Bill Mattering's house sat along a side road about ten miles North of Williamsport, Pennsylvania, off a side road that made the house appear far more inaccessible than it really was. It was about half a mile from the main road, which in itself was an offshoot of Old Route 220, a major thruway during the 1950's and ‘60's, but relegated to more minor use after the Interstates were put in. It was an old, renovated farm house with a fresh coat of white paint that was more slapped on than done properly. The house faced East with the side road running North/South about twenty feet from the front porch. The grass was long, but not overly so, in need of being cut, but not quite ready to go to seed quite yet. The sun had gone down an hour or so earlier and Bill was sitting on the porch swing with his friend, Pete Whitley. They had both just cracked open a beer and Bill was rolling a joint on a small, plastic tray. There was no work the next day for either of them as the next day was Saturday. It was Friday night.
Bill was fairly tall, nearly six—two, wore his brown hair cropped short, sported a mustache and a smile. A radio salesman, his gray-green eyes always seemed to be smiling as well, especially when talking. Pete was shorter, closer to five-eleven, with long, blonde hair, blue eyes, a clean shaven face and almost always wore a serious look on his face. A law-school dropout currently working as a DJ for the same local radio station that Bill was selling air-time for, Pete was the type of person who seemingly could not shut up once he started talking, although he really didn't talk all that much. People only thought he talked a lot simply because he didn't say very much.
Bill finished rolling the joint and passed it to Pete, who lit it, took a deep toke and pass it back to Bill. Bill took the joint and inhaled deeply. "This one's for Bill and Hillary," Pete said, a chuckle in his voice. Bill tried unsuccessfully to hold his hit but couldn't and started coughing loudly, a cloud of smoke bellowing out of his mouth.
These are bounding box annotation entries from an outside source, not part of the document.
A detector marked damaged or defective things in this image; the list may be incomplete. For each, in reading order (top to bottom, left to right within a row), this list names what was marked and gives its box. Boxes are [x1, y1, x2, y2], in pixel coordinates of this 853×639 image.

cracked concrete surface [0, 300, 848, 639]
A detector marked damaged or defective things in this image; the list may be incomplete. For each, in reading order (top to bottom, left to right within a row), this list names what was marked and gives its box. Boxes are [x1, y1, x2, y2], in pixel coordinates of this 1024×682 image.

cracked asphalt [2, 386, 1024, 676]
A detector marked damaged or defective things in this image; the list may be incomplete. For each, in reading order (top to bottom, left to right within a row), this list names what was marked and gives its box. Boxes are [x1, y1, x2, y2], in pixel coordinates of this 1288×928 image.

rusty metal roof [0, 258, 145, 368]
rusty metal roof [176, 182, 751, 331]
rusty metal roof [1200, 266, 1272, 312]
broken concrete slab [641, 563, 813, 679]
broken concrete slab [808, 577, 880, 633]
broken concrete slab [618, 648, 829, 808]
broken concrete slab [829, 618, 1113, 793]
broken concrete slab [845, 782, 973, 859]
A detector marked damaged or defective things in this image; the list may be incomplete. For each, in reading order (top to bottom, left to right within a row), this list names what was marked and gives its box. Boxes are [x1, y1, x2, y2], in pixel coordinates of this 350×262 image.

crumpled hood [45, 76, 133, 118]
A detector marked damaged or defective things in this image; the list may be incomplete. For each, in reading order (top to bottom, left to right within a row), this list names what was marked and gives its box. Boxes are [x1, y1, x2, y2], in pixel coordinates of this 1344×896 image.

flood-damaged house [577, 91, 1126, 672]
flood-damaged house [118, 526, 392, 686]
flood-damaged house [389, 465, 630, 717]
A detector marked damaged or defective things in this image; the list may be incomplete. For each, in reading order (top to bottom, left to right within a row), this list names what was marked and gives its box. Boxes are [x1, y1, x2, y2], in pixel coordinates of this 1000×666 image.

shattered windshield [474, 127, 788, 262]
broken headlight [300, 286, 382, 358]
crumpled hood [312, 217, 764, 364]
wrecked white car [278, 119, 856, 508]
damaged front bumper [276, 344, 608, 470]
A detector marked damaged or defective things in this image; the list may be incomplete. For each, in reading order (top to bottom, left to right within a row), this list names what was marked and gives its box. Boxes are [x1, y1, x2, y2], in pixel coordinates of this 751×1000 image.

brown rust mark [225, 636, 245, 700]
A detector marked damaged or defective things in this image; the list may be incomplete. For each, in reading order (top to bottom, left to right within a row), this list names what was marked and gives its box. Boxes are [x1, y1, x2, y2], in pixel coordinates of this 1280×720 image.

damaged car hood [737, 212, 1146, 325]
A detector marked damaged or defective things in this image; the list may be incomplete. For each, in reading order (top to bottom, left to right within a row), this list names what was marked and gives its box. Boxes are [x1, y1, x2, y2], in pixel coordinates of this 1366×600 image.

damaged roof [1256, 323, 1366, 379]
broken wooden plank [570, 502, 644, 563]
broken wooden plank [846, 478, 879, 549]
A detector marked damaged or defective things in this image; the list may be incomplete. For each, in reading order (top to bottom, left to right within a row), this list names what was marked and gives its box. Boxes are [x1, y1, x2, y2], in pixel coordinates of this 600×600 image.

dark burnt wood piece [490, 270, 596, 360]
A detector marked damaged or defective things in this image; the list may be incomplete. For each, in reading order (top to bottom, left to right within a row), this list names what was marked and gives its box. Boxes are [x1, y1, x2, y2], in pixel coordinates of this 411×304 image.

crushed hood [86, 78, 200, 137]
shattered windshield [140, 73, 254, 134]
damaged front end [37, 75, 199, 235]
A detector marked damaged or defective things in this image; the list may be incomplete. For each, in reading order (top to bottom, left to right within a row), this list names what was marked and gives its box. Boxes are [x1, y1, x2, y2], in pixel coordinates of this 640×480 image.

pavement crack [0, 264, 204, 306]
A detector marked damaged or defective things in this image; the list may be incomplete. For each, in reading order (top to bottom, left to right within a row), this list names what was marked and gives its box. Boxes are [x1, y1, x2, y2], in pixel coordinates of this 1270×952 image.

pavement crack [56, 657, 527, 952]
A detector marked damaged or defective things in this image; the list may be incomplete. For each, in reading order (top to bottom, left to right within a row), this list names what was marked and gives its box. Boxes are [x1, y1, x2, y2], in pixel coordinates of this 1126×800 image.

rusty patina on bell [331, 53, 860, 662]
Pete took the joint, took as much as he could but couldn't hold it and started coughing before Bill had stopped.
"Man," Pete breathed when he finally stopped coughing. "That is good stuff."
"Works for me," Bill agreed. "It should be good, anyway, after what I paid for it. It's getting harder and harder to get good pot, you know."
"Don't I know it. Then again, no sense in buying lousy dope."
"Hell, it's getting harder and harder just to find it around here. Nobody wants to sell it to you unless they know you. On the TV they tell you its such a problem, but you can barely find it around here and when you do, you pay out the ass. When I first started smoking pot, you could get a full five-finger ounce for twenty dollars. Now, you pay nearly a hundred goddamned dollars and barely get a solid eighth of an ounce. It's a damned crime, if you ask me."
"That's the problem, you know, Bill," Pete observed. "It is a crime."
"Oh, yeah, it is illegal, isn't it?" Bill and Pete both started laughing.